## REQUIRED TASK
Copy out, exactly as written, only the line containing "What distance from the camera" and the lines after it through the end of the records.

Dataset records
○ ○ ○ ○ ○

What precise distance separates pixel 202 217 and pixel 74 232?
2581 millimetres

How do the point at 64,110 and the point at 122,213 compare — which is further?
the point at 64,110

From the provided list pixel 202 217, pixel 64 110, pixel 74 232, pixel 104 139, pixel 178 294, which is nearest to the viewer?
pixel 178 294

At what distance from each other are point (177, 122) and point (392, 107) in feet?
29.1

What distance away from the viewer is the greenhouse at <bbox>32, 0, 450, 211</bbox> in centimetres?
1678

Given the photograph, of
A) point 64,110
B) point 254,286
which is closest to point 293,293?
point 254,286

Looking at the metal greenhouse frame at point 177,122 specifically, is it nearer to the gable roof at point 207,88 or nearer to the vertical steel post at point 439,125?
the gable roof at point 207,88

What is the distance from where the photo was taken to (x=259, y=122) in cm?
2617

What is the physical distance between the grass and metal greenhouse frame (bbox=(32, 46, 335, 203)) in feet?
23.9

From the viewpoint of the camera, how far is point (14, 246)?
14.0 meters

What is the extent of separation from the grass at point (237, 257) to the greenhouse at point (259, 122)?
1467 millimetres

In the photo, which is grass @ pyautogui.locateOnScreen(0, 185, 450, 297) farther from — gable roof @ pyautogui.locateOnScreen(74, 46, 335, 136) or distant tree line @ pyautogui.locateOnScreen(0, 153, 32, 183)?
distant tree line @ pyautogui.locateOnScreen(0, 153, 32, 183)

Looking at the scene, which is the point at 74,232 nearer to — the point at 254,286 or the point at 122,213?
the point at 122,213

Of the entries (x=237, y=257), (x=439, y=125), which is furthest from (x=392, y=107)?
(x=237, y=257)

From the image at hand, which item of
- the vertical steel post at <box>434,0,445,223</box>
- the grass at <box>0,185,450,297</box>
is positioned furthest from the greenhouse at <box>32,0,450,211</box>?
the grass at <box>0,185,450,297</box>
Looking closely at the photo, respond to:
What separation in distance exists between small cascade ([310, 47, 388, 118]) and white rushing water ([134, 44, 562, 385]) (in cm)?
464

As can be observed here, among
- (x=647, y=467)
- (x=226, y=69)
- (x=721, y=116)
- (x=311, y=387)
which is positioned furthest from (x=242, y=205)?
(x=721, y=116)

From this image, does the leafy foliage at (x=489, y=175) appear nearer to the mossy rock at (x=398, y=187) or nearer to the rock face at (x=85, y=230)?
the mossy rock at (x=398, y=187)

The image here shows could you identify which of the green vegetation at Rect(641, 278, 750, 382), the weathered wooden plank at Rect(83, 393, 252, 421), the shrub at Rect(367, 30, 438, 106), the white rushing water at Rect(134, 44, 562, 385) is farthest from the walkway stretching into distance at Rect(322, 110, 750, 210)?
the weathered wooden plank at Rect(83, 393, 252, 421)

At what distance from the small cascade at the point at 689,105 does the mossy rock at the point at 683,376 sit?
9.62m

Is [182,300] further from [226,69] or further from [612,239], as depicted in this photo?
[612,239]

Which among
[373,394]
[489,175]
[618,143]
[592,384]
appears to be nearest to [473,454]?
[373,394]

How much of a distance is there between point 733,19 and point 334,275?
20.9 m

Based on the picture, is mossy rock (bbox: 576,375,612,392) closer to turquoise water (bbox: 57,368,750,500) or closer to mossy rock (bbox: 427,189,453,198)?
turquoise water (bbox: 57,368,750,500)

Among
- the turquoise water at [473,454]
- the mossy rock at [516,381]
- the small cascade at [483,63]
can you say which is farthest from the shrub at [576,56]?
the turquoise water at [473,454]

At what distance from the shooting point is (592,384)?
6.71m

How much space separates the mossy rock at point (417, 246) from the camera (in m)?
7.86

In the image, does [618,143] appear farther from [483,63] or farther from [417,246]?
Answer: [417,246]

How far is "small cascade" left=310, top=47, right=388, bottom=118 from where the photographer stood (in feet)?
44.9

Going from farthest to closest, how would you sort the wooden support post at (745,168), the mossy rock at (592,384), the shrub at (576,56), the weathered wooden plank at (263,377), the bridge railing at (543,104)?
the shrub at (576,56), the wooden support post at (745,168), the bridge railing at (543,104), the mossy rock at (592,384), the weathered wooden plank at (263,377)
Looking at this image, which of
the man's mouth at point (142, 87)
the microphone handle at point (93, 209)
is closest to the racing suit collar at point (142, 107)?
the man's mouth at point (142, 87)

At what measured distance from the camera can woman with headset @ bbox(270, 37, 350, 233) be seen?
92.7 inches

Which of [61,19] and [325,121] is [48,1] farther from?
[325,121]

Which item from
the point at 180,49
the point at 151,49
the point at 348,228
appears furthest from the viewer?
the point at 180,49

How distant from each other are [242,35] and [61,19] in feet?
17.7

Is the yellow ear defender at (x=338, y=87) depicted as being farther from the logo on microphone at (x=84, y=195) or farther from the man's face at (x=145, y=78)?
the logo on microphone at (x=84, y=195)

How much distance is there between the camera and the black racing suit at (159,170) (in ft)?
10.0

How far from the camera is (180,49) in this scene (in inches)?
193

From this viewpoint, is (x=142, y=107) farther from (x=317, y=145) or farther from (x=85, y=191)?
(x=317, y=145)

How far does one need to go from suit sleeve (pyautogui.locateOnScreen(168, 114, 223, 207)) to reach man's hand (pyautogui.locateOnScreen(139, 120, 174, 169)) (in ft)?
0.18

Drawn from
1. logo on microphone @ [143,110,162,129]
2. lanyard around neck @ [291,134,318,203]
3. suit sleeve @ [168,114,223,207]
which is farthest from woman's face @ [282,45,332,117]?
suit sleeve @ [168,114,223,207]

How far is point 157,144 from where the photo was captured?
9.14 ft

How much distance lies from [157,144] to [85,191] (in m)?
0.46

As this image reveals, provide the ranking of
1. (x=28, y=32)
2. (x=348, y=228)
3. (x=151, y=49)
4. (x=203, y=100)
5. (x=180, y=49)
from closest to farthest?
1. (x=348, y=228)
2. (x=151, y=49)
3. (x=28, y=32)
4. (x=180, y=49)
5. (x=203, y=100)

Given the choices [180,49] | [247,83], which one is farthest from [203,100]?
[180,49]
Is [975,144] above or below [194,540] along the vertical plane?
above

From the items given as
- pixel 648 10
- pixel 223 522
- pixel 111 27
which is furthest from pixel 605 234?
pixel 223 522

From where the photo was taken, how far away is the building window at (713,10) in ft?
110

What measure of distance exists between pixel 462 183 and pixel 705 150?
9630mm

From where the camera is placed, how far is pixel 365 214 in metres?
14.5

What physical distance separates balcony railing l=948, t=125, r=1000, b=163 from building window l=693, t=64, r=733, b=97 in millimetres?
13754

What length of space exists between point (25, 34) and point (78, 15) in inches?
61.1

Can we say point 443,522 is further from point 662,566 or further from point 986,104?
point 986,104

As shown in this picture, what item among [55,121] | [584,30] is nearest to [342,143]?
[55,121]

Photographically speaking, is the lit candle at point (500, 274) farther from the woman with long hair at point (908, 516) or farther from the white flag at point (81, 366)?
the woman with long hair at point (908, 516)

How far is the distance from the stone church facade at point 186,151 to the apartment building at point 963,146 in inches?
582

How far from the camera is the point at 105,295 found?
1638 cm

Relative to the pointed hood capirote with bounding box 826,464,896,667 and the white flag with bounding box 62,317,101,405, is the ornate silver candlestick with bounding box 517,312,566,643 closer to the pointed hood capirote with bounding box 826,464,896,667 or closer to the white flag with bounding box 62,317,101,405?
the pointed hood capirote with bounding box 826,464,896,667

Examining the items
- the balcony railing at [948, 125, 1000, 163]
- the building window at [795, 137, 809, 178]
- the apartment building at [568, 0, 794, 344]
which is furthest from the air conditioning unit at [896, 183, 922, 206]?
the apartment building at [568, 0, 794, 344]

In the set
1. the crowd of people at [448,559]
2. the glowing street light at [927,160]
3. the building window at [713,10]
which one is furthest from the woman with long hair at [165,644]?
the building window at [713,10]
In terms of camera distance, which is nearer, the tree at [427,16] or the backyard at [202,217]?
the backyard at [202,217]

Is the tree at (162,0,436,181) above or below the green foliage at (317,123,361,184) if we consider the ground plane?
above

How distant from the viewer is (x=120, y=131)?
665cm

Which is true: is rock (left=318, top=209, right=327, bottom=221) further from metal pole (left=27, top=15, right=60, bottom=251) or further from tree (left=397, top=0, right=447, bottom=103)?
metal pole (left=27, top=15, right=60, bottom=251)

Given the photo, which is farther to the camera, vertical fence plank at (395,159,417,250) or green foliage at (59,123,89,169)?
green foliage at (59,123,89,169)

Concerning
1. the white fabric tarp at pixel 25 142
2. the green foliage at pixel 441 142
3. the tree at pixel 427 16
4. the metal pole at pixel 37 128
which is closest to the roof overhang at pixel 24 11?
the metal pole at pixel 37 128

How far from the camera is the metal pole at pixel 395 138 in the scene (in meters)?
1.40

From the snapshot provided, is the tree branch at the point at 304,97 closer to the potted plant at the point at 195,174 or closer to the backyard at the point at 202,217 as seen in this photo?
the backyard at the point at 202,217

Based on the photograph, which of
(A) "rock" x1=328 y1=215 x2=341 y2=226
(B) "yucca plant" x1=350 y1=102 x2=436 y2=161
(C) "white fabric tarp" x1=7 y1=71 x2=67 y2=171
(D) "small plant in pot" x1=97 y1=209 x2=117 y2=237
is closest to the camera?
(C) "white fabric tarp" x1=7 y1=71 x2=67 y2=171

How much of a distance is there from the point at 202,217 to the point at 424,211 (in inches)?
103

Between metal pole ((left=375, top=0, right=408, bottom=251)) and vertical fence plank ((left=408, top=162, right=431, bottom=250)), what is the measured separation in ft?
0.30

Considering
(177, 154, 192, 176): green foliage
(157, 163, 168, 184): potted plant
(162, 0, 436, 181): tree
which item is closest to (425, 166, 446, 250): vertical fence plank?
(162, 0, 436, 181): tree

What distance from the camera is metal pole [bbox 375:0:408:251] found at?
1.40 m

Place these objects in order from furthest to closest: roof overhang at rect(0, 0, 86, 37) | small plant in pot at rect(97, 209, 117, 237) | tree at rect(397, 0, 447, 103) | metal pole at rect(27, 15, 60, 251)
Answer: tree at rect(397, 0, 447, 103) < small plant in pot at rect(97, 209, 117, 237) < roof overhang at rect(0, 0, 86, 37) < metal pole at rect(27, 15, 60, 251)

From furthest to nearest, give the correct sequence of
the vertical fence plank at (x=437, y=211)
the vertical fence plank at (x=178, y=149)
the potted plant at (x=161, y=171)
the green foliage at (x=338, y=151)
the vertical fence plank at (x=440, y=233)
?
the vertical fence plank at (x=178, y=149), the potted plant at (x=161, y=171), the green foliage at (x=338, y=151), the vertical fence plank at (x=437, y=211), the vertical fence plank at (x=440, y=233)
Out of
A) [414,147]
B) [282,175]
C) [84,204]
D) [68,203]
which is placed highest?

○ ○ ○ ○ ○

## THE OUTPUT
What distance from the camera is metal pole [bbox 375:0:408:251] found at?
1.40 m

Place these objects in order from furthest to closest: roof overhang at rect(0, 0, 86, 37) | small plant in pot at rect(97, 209, 117, 237) | tree at rect(397, 0, 447, 103) | metal pole at rect(27, 15, 60, 251)
Answer: tree at rect(397, 0, 447, 103) < small plant in pot at rect(97, 209, 117, 237) < roof overhang at rect(0, 0, 86, 37) < metal pole at rect(27, 15, 60, 251)

From furthest to nearest, give the correct sequence of
the vertical fence plank at (x=437, y=211)
the vertical fence plank at (x=178, y=149)
the potted plant at (x=161, y=171)
the green foliage at (x=338, y=151)
the vertical fence plank at (x=440, y=233)
?
the vertical fence plank at (x=178, y=149), the potted plant at (x=161, y=171), the green foliage at (x=338, y=151), the vertical fence plank at (x=437, y=211), the vertical fence plank at (x=440, y=233)
Out of
A) [414,147]
B) [282,175]
C) [84,204]
D) [68,203]
which is placed highest?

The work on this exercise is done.